Ruvim Smoliak was born in the town of Klimovichi near Mogilev (Belarus). His father Naum was a tailor. Ruvim had two brothers and a sister. In 1929, he finished a vocational technical school in the town of Krichev, and went on to work in the Krichev Regional Consumers’ Union until 1941. In these years, he enjoyed steady promotions: from storekeeper to head of the trading department, and then to chief of the administration of the combine. Alongside his work there, Ruvim studied at the Moscow Cooperative Technikum (professional school) by correspondence, graduating from it in 1935.
In 1936, Ruvim was drafted into the Red Army for several months. In 1939, he was mobilized into the 97th regiment of the NKVD (the predecessor of the KGB) in Mogilev. In 1940, he joined the Communist Party.

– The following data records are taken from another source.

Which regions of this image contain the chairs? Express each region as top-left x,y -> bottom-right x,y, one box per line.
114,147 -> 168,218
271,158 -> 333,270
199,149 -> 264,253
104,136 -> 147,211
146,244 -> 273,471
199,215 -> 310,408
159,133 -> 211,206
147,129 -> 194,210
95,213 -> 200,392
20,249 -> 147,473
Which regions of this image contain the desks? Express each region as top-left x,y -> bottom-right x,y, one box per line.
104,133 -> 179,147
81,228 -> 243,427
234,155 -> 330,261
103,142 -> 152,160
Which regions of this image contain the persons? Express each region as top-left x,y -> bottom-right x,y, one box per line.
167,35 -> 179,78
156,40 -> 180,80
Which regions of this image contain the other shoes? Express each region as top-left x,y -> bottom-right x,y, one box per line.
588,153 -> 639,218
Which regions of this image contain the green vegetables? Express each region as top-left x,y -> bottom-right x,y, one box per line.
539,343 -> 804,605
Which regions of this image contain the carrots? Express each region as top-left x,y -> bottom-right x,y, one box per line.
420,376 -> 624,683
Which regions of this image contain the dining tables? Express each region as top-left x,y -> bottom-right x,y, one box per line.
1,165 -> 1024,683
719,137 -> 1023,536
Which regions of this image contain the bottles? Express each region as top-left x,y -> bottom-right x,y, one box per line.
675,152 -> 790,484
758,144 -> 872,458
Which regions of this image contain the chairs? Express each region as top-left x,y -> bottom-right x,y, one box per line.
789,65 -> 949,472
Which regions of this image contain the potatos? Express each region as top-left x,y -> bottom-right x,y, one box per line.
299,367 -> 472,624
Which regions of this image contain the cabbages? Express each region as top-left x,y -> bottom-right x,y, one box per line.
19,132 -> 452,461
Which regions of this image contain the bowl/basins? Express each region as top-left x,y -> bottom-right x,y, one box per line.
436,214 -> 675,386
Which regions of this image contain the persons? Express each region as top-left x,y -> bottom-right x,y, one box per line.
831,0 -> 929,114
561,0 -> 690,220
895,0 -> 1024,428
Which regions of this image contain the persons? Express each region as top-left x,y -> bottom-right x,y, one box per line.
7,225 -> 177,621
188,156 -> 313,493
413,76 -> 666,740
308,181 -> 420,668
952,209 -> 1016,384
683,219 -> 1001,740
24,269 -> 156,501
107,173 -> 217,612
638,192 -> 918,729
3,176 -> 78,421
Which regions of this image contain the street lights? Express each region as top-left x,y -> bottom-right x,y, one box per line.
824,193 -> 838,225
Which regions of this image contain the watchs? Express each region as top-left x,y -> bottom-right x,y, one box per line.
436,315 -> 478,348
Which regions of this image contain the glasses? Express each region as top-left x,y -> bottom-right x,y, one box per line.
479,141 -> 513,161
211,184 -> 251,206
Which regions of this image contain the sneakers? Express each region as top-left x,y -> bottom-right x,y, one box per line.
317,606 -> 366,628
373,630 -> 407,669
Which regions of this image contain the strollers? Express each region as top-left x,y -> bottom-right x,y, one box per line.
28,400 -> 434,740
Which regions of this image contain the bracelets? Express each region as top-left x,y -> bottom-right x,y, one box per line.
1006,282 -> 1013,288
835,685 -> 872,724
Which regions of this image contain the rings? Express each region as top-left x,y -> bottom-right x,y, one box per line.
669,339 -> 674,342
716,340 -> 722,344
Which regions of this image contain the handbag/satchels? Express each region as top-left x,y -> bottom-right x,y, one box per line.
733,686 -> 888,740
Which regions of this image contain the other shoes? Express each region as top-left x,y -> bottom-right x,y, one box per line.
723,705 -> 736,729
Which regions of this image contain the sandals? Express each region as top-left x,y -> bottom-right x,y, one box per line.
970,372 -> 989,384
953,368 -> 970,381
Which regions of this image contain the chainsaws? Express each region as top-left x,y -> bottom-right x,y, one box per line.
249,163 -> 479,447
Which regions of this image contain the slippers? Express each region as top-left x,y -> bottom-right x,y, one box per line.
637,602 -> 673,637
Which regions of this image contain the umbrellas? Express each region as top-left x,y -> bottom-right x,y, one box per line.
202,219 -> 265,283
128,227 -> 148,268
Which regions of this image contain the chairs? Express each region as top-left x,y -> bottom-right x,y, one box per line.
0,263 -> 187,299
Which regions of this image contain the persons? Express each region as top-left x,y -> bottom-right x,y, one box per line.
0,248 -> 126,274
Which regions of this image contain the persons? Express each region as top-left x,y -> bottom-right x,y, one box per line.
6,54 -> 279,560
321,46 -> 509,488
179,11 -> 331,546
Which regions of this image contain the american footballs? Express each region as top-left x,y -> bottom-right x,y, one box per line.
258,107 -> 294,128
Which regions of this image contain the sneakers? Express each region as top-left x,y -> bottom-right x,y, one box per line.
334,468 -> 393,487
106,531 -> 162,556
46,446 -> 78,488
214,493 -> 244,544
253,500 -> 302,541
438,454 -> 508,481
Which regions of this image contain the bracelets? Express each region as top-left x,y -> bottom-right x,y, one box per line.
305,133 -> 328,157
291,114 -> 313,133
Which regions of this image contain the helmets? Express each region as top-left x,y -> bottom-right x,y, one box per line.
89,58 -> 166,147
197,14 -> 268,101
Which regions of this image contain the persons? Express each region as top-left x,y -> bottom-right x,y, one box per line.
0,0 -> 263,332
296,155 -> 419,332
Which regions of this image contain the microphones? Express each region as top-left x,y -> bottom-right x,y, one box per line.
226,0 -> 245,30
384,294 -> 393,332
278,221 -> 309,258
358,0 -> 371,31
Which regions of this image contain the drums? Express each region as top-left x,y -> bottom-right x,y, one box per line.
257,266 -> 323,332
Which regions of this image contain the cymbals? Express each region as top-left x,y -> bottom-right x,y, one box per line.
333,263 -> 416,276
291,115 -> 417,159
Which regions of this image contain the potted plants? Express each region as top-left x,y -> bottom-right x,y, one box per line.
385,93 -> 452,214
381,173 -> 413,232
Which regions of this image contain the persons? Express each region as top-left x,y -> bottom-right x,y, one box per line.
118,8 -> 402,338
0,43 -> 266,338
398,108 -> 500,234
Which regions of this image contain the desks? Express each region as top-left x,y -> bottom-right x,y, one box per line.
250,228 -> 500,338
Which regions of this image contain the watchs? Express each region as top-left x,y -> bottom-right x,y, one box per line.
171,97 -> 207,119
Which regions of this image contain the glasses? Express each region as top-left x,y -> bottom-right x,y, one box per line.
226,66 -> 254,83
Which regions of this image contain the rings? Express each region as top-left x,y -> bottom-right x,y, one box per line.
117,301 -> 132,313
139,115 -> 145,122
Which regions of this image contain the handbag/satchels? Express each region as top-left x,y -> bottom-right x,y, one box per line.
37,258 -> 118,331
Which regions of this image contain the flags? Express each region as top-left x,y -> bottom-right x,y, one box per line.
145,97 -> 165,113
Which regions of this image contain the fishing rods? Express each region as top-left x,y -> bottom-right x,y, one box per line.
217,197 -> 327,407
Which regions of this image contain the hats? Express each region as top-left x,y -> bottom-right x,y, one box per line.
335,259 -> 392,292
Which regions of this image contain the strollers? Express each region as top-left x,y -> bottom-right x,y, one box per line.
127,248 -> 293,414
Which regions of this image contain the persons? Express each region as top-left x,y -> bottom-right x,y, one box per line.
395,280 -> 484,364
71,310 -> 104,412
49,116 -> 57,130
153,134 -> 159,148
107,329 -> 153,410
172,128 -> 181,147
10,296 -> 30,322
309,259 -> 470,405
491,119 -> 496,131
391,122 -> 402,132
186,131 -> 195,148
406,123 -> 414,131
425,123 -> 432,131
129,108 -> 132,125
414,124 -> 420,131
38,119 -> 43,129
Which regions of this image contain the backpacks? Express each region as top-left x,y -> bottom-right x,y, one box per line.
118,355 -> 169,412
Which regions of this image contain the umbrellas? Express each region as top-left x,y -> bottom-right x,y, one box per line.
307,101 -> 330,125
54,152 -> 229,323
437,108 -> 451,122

On June 22, 1941, the very first day of the Soviet-German War, Ruvim was drafted again and appointed chief supply officer of the Krichev garrison. A month later, as the Nazis approached Krichev and were about to occupy it, Ruvim was sent to the quartermaster's department of the 13th Army, where he would remain until his demobilization. His job was supplying the frontline troops with food and fodder. In conditions of active combat, this task often proved challenging. In the course of the war, Ruvim Smoliak was awarded two Orders of the Red Star. He was discharged from the army in 1948, in the rank of senior lieutenant.
Ruvim's mother and his sister Galina survived the war (his father had died back in 1934). Both of his brothers were killed in action on the Leningrad Front.